Q - Cette force multinationale sera-t-elle déployée dans quelques jours ou bien dans quelques semaines ?
R - Aussi vite que possible.
Q - Pensez-vous que la mise en place d'une autorité politique est possible assez rapidement ?
R - Il est très urgent que les factions afghanes trouvent un compromis. Alliance du nord ou Pachtounes, politiques ou militaires, sont désormais devant leurs responsabilités. En 1992, le monde a abandonné l'Afghanistan, maintenant le monde entier est prêt à aider les Afghans à reconstruire un nouveau pays. Mais nous ne sommes pas prêts à aider l'Afghanistan à retomber dans la guerre civile ou à éclater en fiefs. Ces responsables ont beaucoup à gagner en faisant le bon choix. Ils doivent se mettre d'accord très vite sur un équilibre politique. J'ajoute que la même attente concerne les pays voisins qui soutiennent tel ou tel groupe en Afghanistan.

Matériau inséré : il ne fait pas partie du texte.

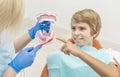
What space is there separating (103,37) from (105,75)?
2.58 feet

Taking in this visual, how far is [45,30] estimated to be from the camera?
149 centimetres

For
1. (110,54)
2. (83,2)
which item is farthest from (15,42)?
(83,2)

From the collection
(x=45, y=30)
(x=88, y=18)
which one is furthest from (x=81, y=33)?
(x=45, y=30)

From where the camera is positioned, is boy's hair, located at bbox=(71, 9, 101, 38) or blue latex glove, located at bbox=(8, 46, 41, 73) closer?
blue latex glove, located at bbox=(8, 46, 41, 73)

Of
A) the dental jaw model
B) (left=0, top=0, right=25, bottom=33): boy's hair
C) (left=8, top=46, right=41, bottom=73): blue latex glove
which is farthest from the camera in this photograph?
the dental jaw model

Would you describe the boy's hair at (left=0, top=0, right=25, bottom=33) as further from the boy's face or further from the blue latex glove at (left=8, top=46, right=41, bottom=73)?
the boy's face

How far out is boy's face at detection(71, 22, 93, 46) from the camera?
158cm

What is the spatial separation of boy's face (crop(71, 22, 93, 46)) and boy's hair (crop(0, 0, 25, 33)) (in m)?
0.46

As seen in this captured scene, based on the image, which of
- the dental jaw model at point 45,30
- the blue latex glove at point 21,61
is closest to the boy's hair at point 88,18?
the dental jaw model at point 45,30

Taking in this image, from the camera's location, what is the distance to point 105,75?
1368 millimetres

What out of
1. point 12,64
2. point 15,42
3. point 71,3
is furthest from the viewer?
point 71,3

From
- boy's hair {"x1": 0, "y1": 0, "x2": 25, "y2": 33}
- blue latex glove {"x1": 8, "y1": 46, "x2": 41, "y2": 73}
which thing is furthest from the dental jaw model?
boy's hair {"x1": 0, "y1": 0, "x2": 25, "y2": 33}

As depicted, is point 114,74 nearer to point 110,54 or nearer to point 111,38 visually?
point 110,54

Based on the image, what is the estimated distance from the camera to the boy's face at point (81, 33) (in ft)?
5.17
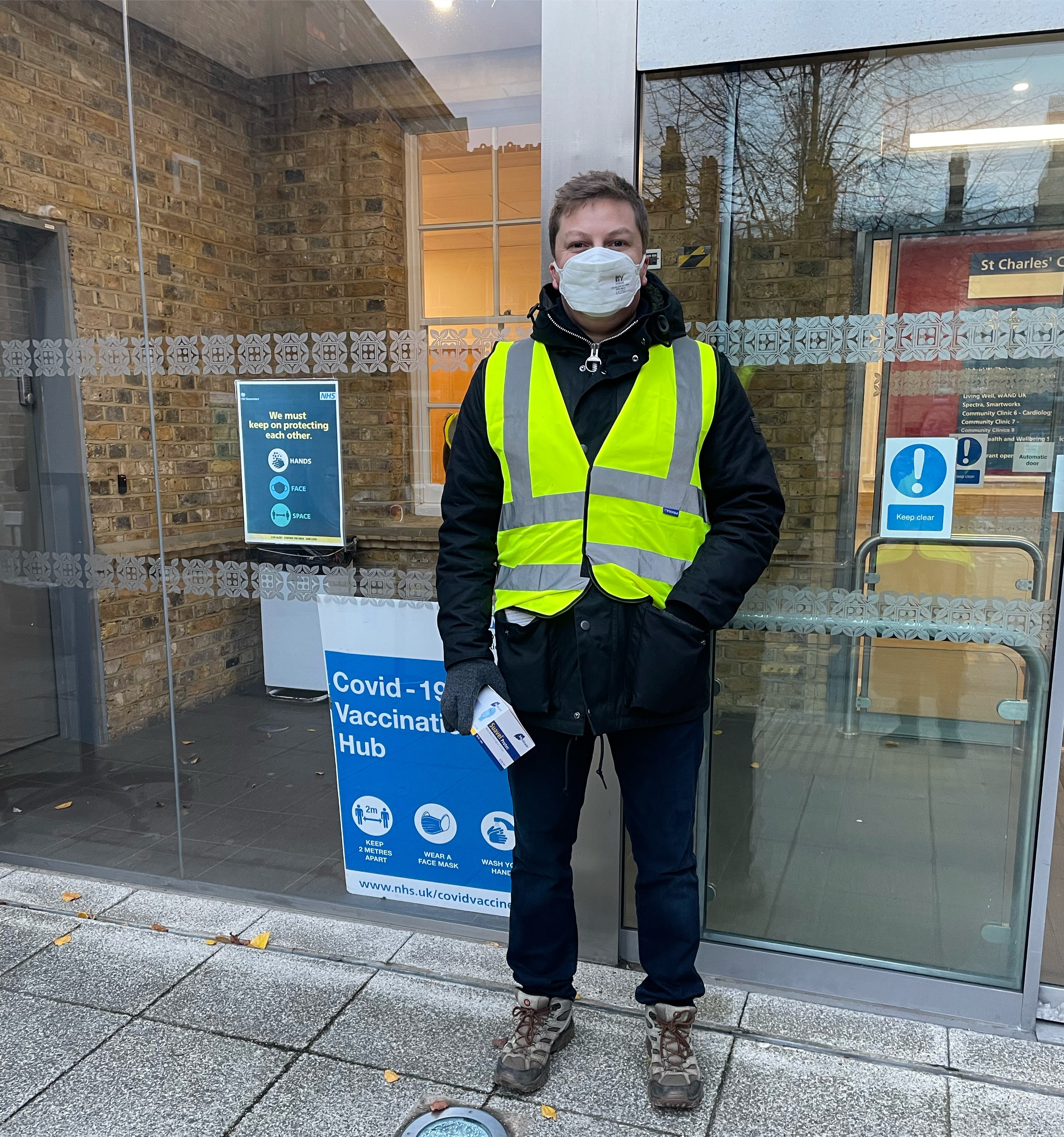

Q - Dans quel état se trouve la coalition internationale contre le terrorisme ?
R - L'engagement d'un grand nombre de pays contre le terrorisme est réel. L'idée que la réaction contre Al Qaïda était légitime et n'est pas contestée. Et il existe une vraie détermination à poursuivre dans la durée la lutte contre le terrorisme. Mais si l'on exige de certains pays - comme, par exemple, la Syrie ou le Liban - qu'ils qualifient de terroristes certains groupes qui, dans un contexte de politique locale, ne sont pas considérés tels, cela peut créer des problèmes. Le fait que le président George Bush ait dit dans son discours devant l'Assemblée générale de l'ONU que la création d'un Etat palestinien était un objectif a renforcé la coalition.
Q - Les Américains sont-ils devenus multilatéralistes depuis les attentats du 11 septembre ?
R - Non, je ne crois pas. Les Etats-Unis étaient unilatéralistes dans le désengagement, ils le restent dans leur réengagement. Le Sénat américain a toujours eu des positions très fermes contre tout engagement nouveau des Etats-Unis dans un système multilatéral, contre toute délégation de compétence. Cela n'a pas changé. Nous, Européens, espérons les convaincre d'accepter des règles de jeu multilatérales.
Le 11 septembre montre que la communauté internationale reste à construire. Avant même les attentats, des réunions internationales, comme celle de Gênes (G 8) ou de Durban (Conférence contre le racisme), ont révélé que nous avions trop vite cru à l'avènement d'une communauté vraiment unie, avec un consensus sur des valeurs, alors que cela demeure contesté. Nous devons avoir le courage de traiter cette réalité en face et de chercher aussi des solutions pour le conflit au Proche-Orient, pour l'Iraq, pour l'Afrique des Grands lacs, contre la pandémie du Sida.